Entrer dans le cercle de ces aînés m’autorise-t-il à me situer en haut d’une pyramide sociétale
à l’épreuve des turpitudes pour prétendre compatir à ce monde de sang relégué à
la fin des temps par les lâches, les indifférents, les habiles, comme le
soulignait Marguerite Duras à une époque que l’on croyait révolue ? Eh oui, à l’âge où cette grande historienne
tirait sa révérence, je la découvre enfin quatre décennies plus tard ; et
me voilà en extase comme l’assoiffé mourant
dans le désert visionnant l’oasis d’une source intarissable de mots de
la première femme immortalisée de l’Académie française !
Oui, en
lisant « L’Œuvre au Noir », je trébuche, non sans un certain
enthousiasme, sur des termes, des expressions qui m’obligent à consulter
Wikipédia pratiquement à chaque page. Hélas, pardon chère Marguerite que
j’effeuille en ce moment, je crains que ta savante écriture s’estompe
malheureusement très vite dans les annales de ma mémoire
défaillante ! J’ai beau le
savoir, mais ça ne freinera pas cette gourmandise littéraire. J’espère qu’Il en restera toujours quelques
bribes utiles qui s’imprimeront en mon âme et (in)conscience. Qu’instinctivement, même sans m’en rendre
compte, l’esprit en moi ou celui d’une entité transcendantale me guide vers le
bon équilibre du Grand Tout.
Il
m’arrive parfois de douter quand je pense aux lacunes de mon manque d’études
supérieures, et aussi de ce fait cette orientation pour le commerce qui m’avait
assez bien réussi pour profiter du prestige que procure l’argent...Pourquoi
avais-je, vers ma quarantaine, tourné brusquement le dos à ce confort bourgeois
et partant familial, puisque ni femme, ni enfants ne me suivront ? J’avais
certainement eu tort !
Mais voilà, ce matin tôt, au saut du lit,
cette voix intérieure me rappelle et me rassure :
Non Georges, tu as fait le bon choix par
tes chansons !
Le droit d’être utile
Le blues du Drapeau
Arrangements et claviers : Jean-Marie Dorval
Prise de son et chœur : Philippe Capon
Le besoin de chaque homme doué de raison
Être et faire avec tous les autres
Solidaire partagé le Grand Œuvre
De ce gigantesque champs de manœuvre
Mai 1985. Manifestation à Bruxelles contre le plan Val Duchesse qui prévoyait la restriction d'emploi de 3000 enseignants.

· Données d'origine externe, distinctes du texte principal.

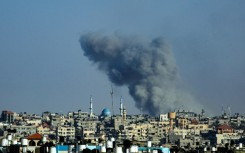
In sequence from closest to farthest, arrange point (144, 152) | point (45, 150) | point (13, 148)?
point (13, 148), point (45, 150), point (144, 152)

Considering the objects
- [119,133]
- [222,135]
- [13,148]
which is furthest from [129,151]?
[119,133]

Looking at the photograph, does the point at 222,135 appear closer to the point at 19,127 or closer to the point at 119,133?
the point at 119,133

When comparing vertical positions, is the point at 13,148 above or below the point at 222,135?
below

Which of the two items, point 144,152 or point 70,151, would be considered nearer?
point 70,151

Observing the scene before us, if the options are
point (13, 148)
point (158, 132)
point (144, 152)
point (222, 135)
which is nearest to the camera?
point (13, 148)

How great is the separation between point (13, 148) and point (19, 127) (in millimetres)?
145070

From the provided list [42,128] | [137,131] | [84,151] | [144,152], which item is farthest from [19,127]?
[84,151]

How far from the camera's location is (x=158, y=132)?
199m

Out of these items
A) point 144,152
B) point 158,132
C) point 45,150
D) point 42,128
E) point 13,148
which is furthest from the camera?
point 158,132

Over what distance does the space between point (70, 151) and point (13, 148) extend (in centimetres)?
466

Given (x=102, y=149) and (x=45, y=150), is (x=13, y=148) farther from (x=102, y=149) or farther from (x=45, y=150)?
(x=102, y=149)

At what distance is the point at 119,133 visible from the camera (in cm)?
18600

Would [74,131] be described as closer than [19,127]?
No

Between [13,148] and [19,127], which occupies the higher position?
[19,127]
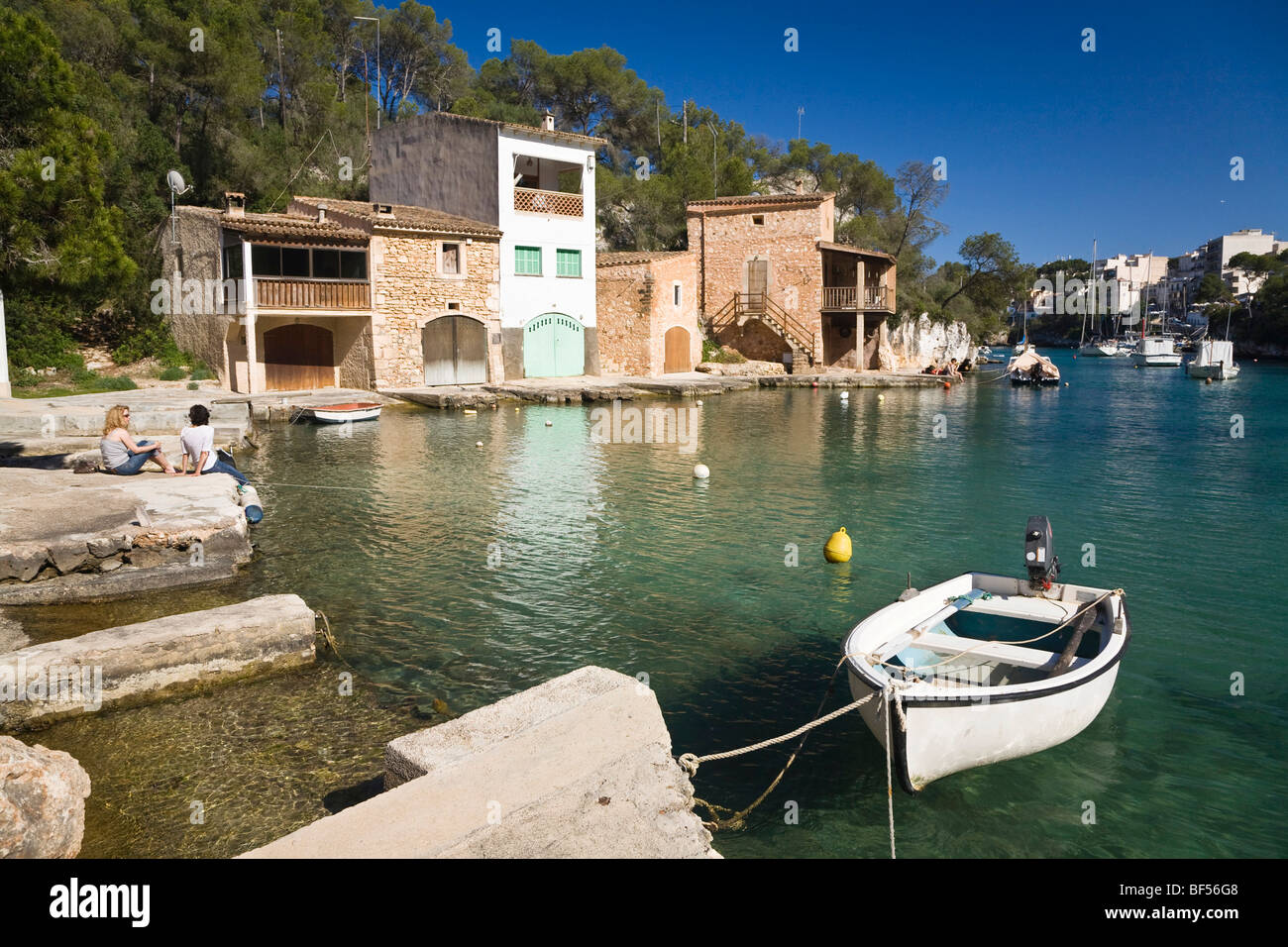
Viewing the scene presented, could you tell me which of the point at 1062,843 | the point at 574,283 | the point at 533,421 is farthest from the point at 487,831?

Le droit d’être utile ou Le blues du drapeau
Un drapeau m’effleura le visage
Alors que j’étais dans les nuages
Une caresse l’impression d’une présence
Me berça un instant comme un ange
Quand enfin réagirent tous mes sens
Me tournai vers cette chose si étrange
Circonstances liées à l’émotion
Lui donnèrent une toute autre dimension
Circonstances liées à l’émotion
Cent mille êtres suivaient ce drapeau
Revendication des professions
Le droit d’être utile sans prétention
Vision symbolique exaltant les passions
Déployées dans les rues de la capitale
Les bannières ouvrières honorant le travail
Ressemblaient vues de loin à des flambeaux
Quand enfin je levai le regard
Découvris mais trop tard l’étendard
Ce dernier s’éloignait en silence
Réveillant en moi mieux qu’une fanfare
Cette vie oubliée de mon enfance
Me revint comme un souffle de fraîcheur
Ce léger soubresaut de bonheur
Donne envie de lancer mon âme au vent
Le besoin de chaque homme, doué de raison :
Être et faire avec tous les autres
Solidaire, partager le Grand ‘œuvre
De ce gigantesque champ de manœuvre.